» **Aim of the exercise**: What you return must be the data below, word for word, without any images.

» **Dataset content**:
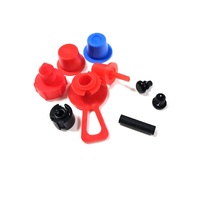 Service d'impression 3D de haute précision, prototype rapide, personnalisé, OEM, SLA, SLS, SLM, FDM, MJF, moulage par injection plastique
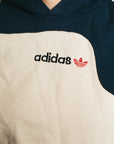 Adidas - Hoodie (S)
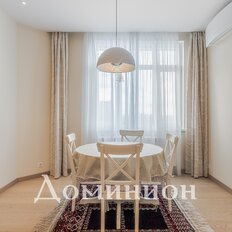 Квартира 100 м², 3-комнатная - изображение 5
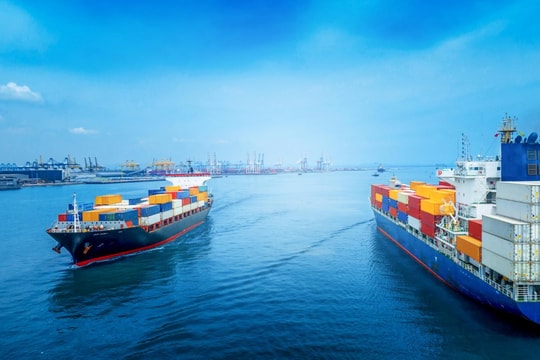 Blue Economy and Maritime Logistics: An Overlooked Relationship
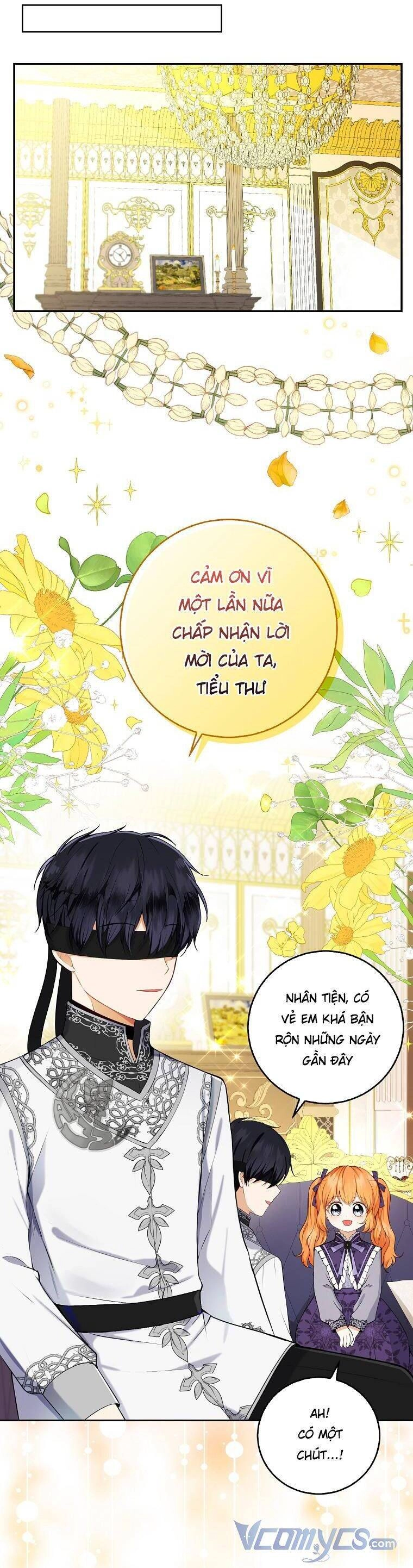 Sóc Con Tài Năng Chapter 35 - 9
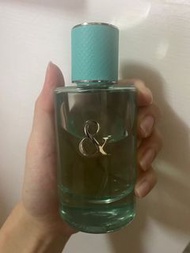 Tiffany blue香水
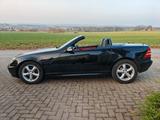 Mercedes-Benz SLK 230 KOMPRESSOR 2002 Handschalter AMG Sitze - Mercedes-Benz SLK 230: Kompressor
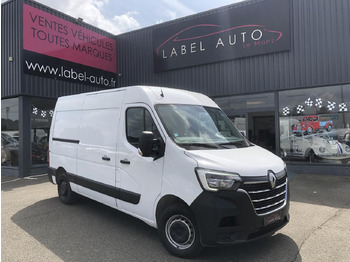 Gesloten bestelwagen RENAULT Master 2.3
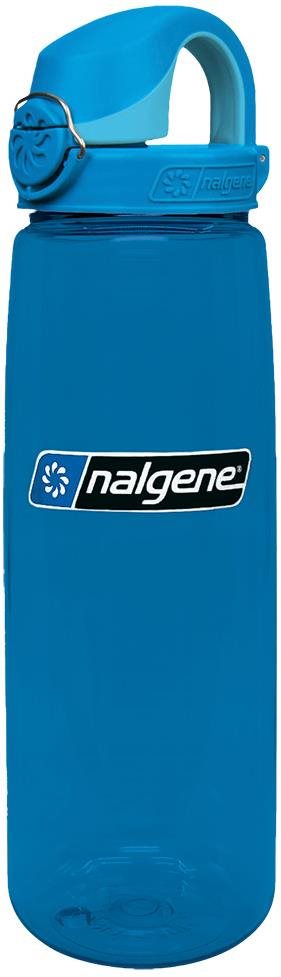 Nalgene OTF Slate Blue 650 ml Glacial Sustain Kulacs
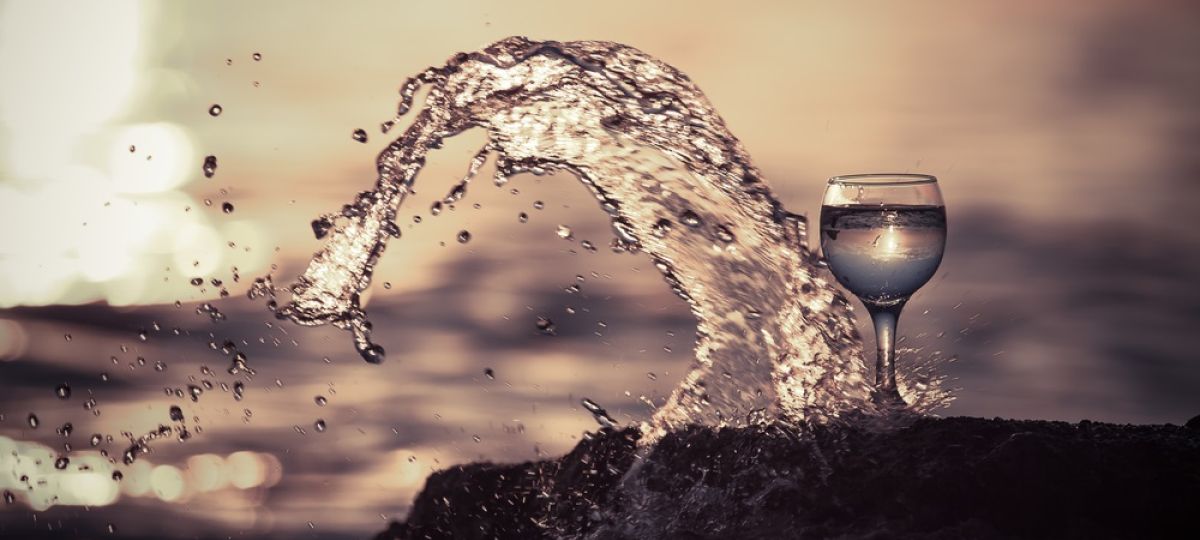 Co oznacza sen o winie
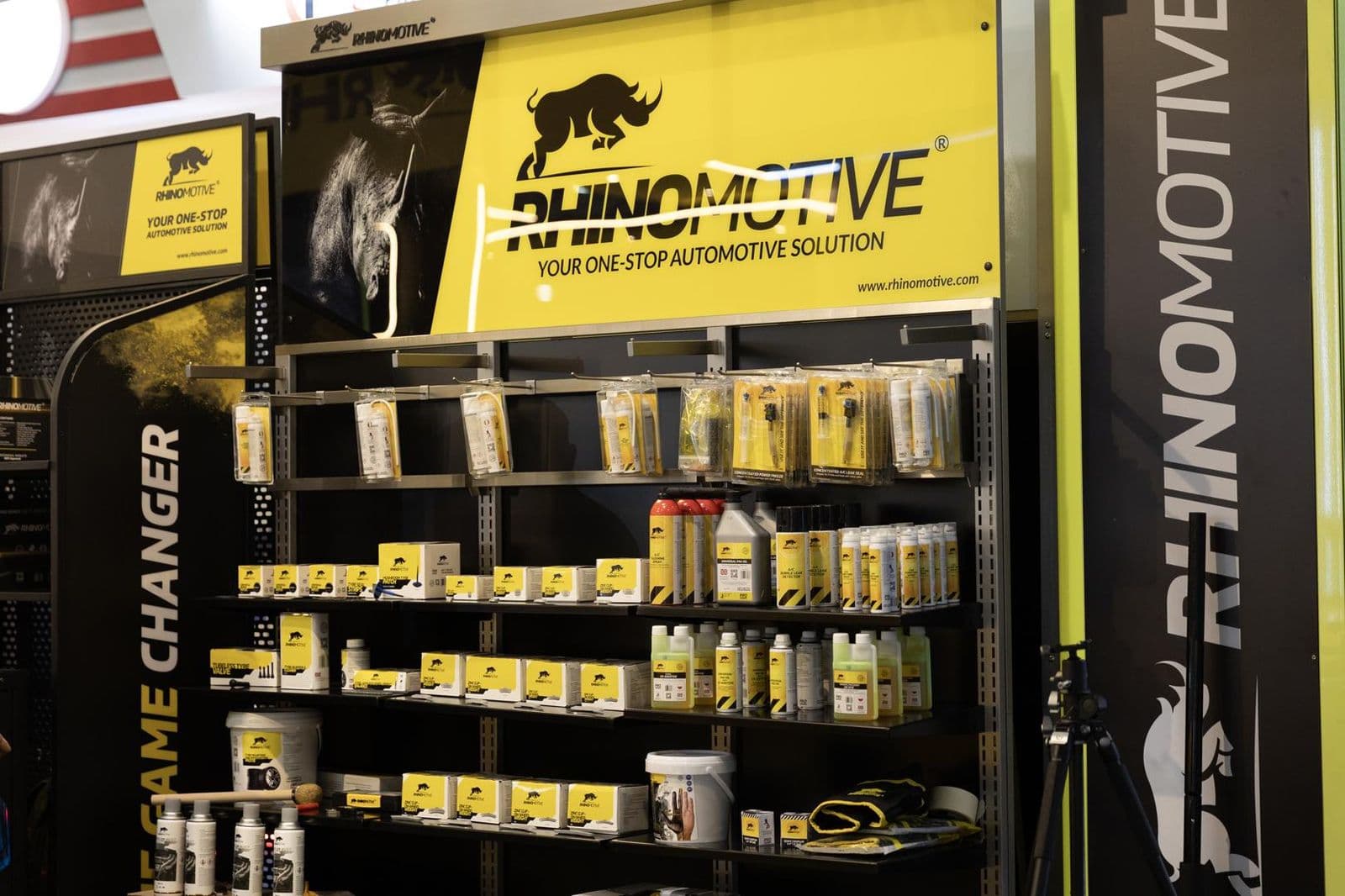 Automechanika Riyadh 2024 23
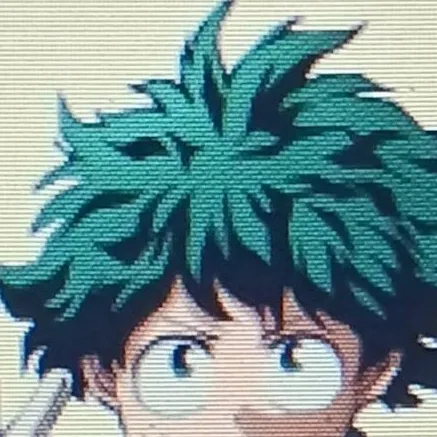 chat with ai character: Deku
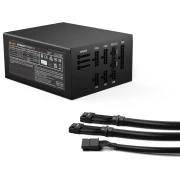 be quiet! Straight Power 12 Platinum 1200W
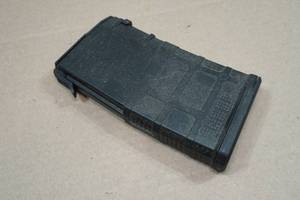 Magpul Pmag 20 Round AR Magazine - 7.62x51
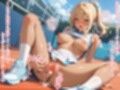 【セリフ入有:4K×500枚】褐色パラダイス〜スポーツ女子編〜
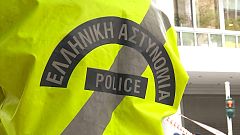 Coup de filet anti-terroriste dans les milieux fascistes grecs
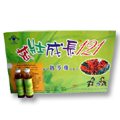 Organic Seabuckthorn Oral Liquid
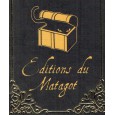 Editions du Matagot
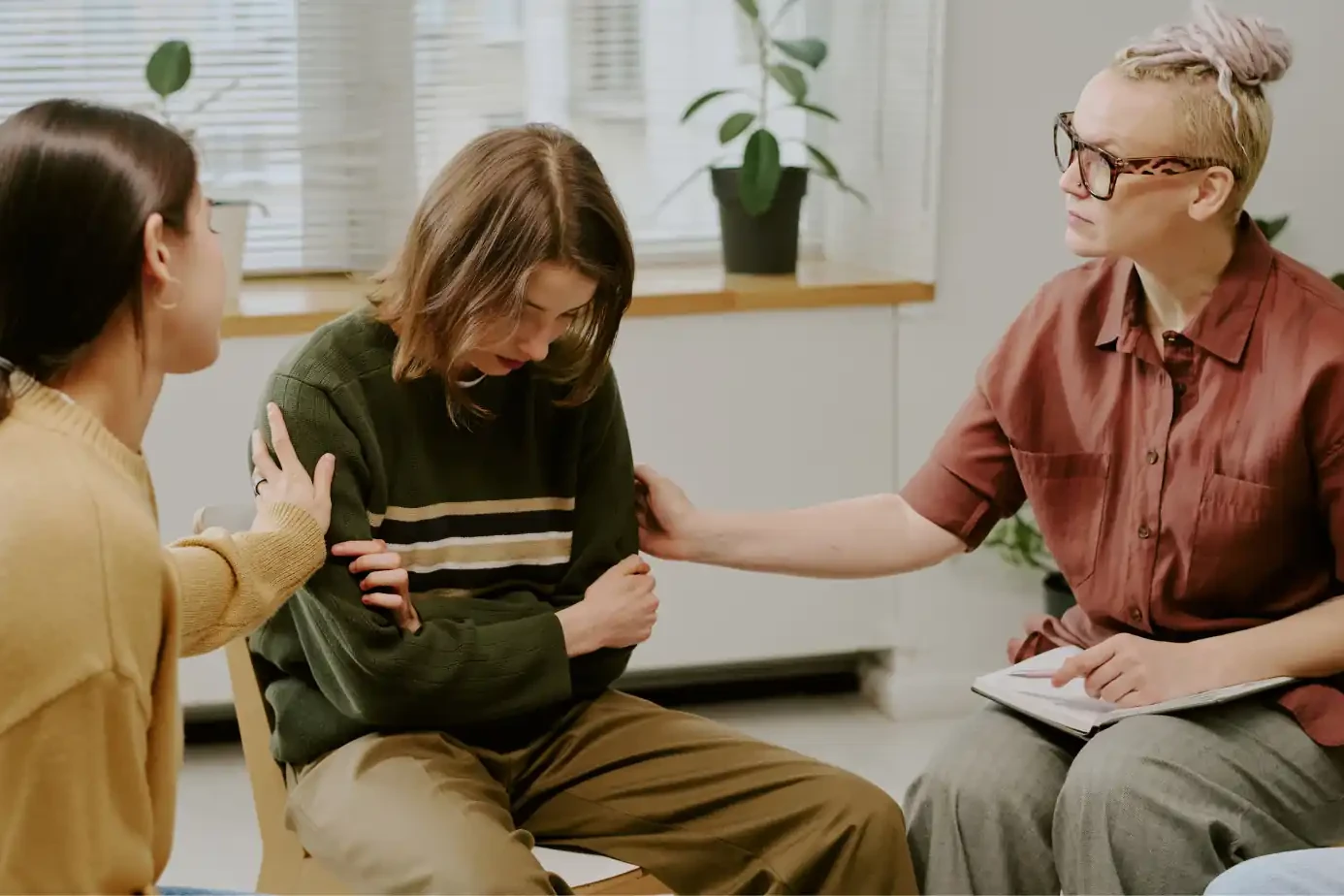 Mental Health Activities for Adults: Games, Exercises & Self-Care Ideas 4 mental health activities for adults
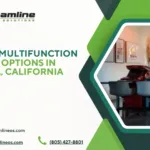 Leasing Multifunction Copiers: Options in Ventura, California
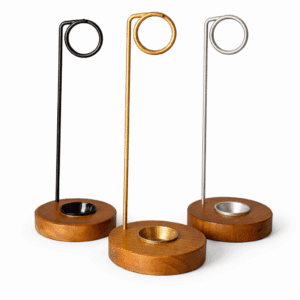 Porta Incenso Suspenso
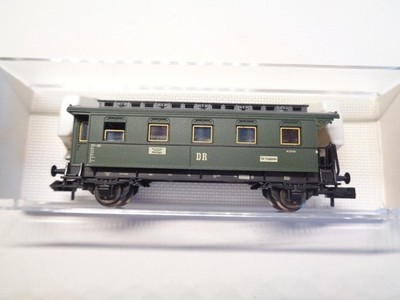 FLM PICCOLO 8782 K Personenwagen DR in OVP (16829)
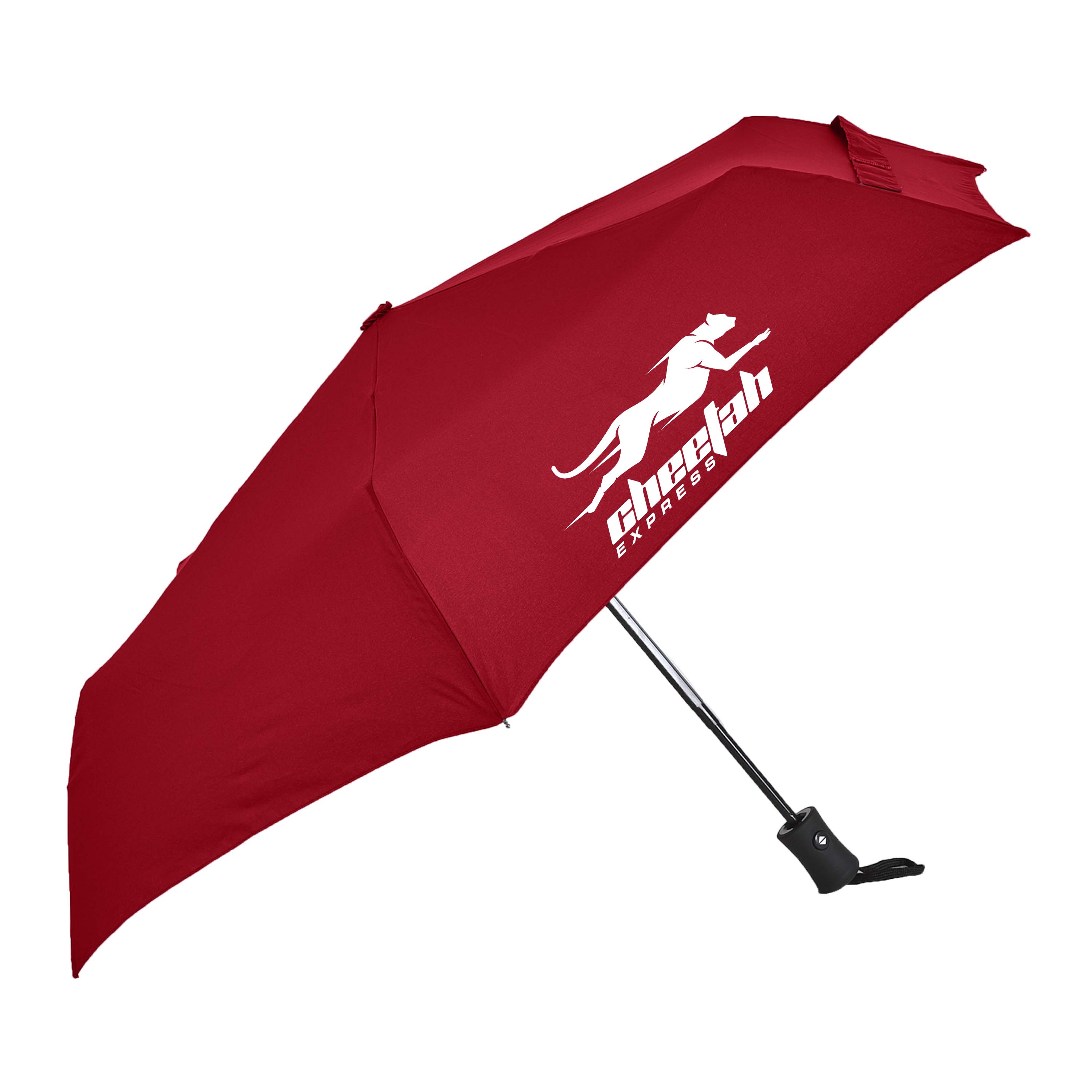 Super Pocket Mini Umbrella (1 Imprint) 13
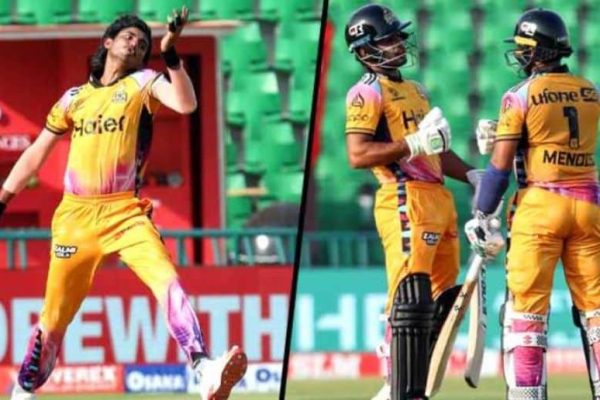 Good news for Peshawar Zalmi ahead of PSL 11 final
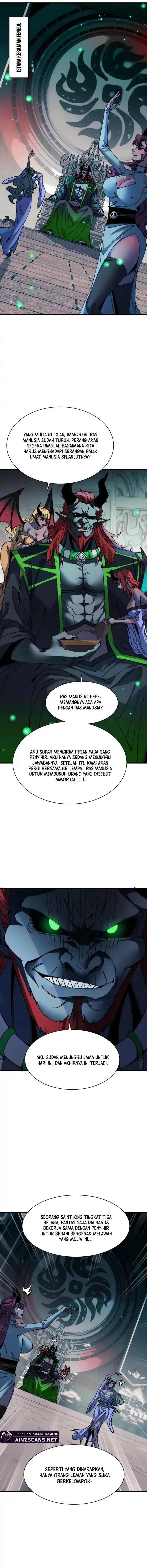 Halaman 4 dari Devious Son Of Heaven Chapter 144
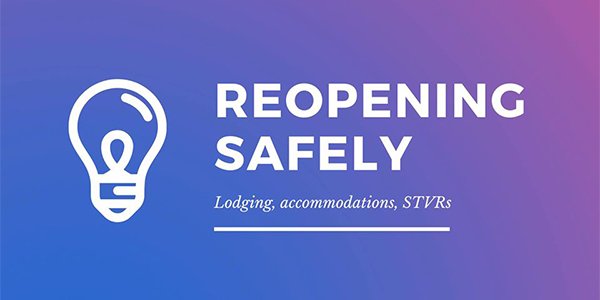 Reopening Lodging, Hotels, & STVRs Safely Webinar - The Pulse - Chattanooga Pulse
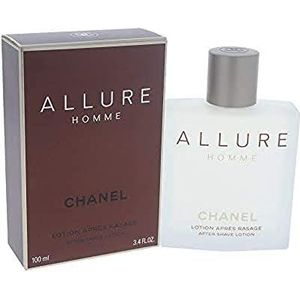 CHANEL ALLURE HOMME aftershave 100 ml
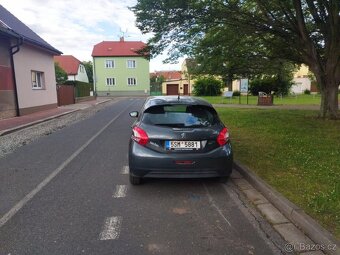 Peugeot 208 GT 1,6 HDI - 3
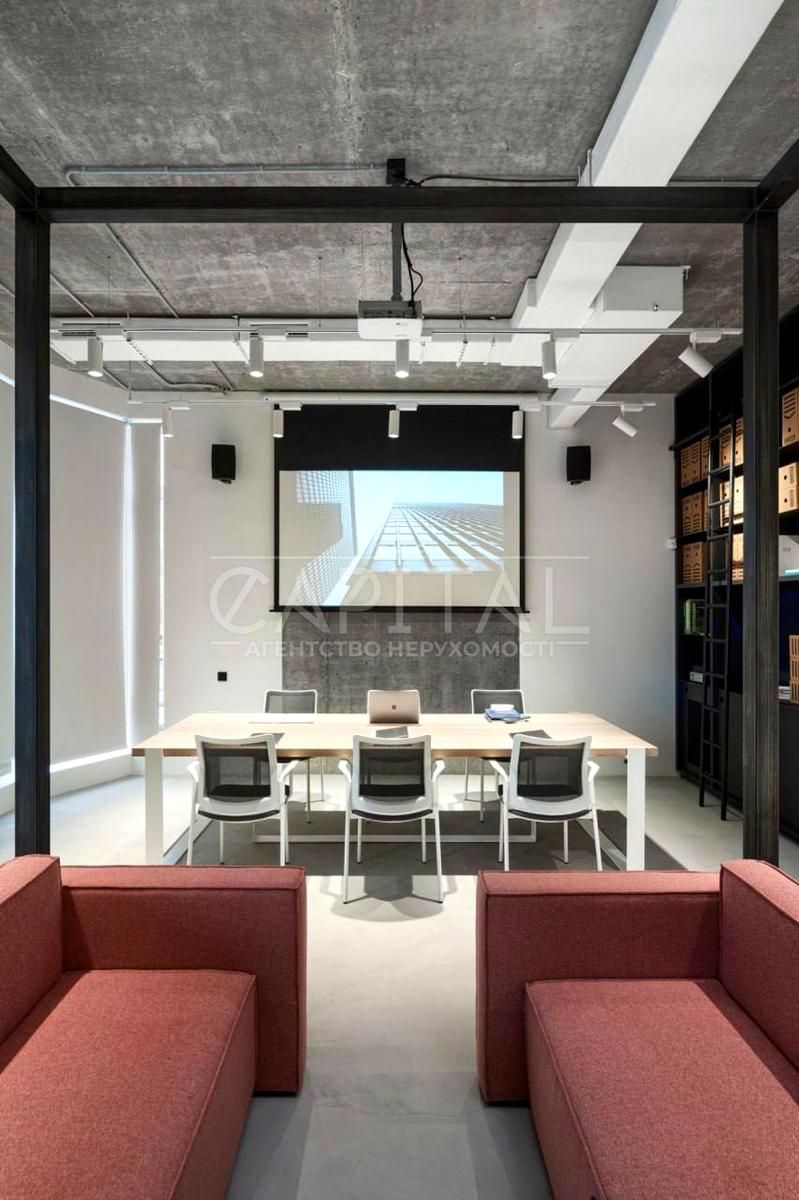 Коммерческая недвижимость по адресу (площадь 140 м²) - Atlanta.ua - фото 13
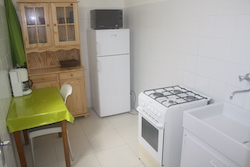 Des appartements spacieux et indépendants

» **Answer area**:
 Service d'impression 3D de haute précision, prototype rapide, personnalisé, OEM, SLA, SLS, SLM, FDM, MJF, moulage par injection plastique
 Adidas - Hoodie (S)
 Квартира 100 м², 3-комнатная - изображение 5
 Blue Economy and Maritime Logistics: An Overlooked Relationship
 Sóc Con Tài Năng Chapter 35 - 9
 Tiffany blue香水
 Mercedes-Benz SLK 230 KOMPRESSOR 2002 Handschalter AMG Sitze - Mercedes-Benz SLK 230: Kompressor
 Gesloten bestelwagen RENAULT Master 2.3
 Nalgene OTF Slate Blue 650 ml Glacial Sustain Kulacs
 Co oznacza sen o winie
 Automechanika Riyadh 2024 23
 chat with ai character: Deku
 be quiet! Straight Power 12 Platinum 1200W
 Magpul Pmag 20 Round AR Magazine - 7.62x51
 【セリフ入有:4K×500枚】褐色パラダイス〜スポーツ女子編〜
 Coup de filet anti-terroriste dans les milieux fascistes grecs
 Organic Seabuckthorn Oral Liquid
 Editions du Matagot
 Mental Health Activities for Adults: Games, Exercises & Self-Care Ideas 4 mental health activities for adults
 Leasing Multifunction Copiers: Options in Ventura, California
 Porta Incenso Suspenso
 FLM PICCOLO 8782 K Personenwagen DR in OVP (16829)
 Super Pocket Mini Umbrella (1 Imprint) 13
 Good news for Peshawar Zalmi ahead of PSL 11 final
 Halaman 4 dari Devious Son Of Heaven Chapter 144
 Reopening Lodging, Hotels, & STVRs Safely Webinar - The Pulse - Chattanooga Pulse
 CHANEL ALLURE HOMME aftershave 100 ml
 Peugeot 208 GT 1,6 HDI - 3
 Коммерческая недвижимость по адресу (площадь 140 м²) - Atlanta.ua - фото 13
 Des appartements spacieux et indépendants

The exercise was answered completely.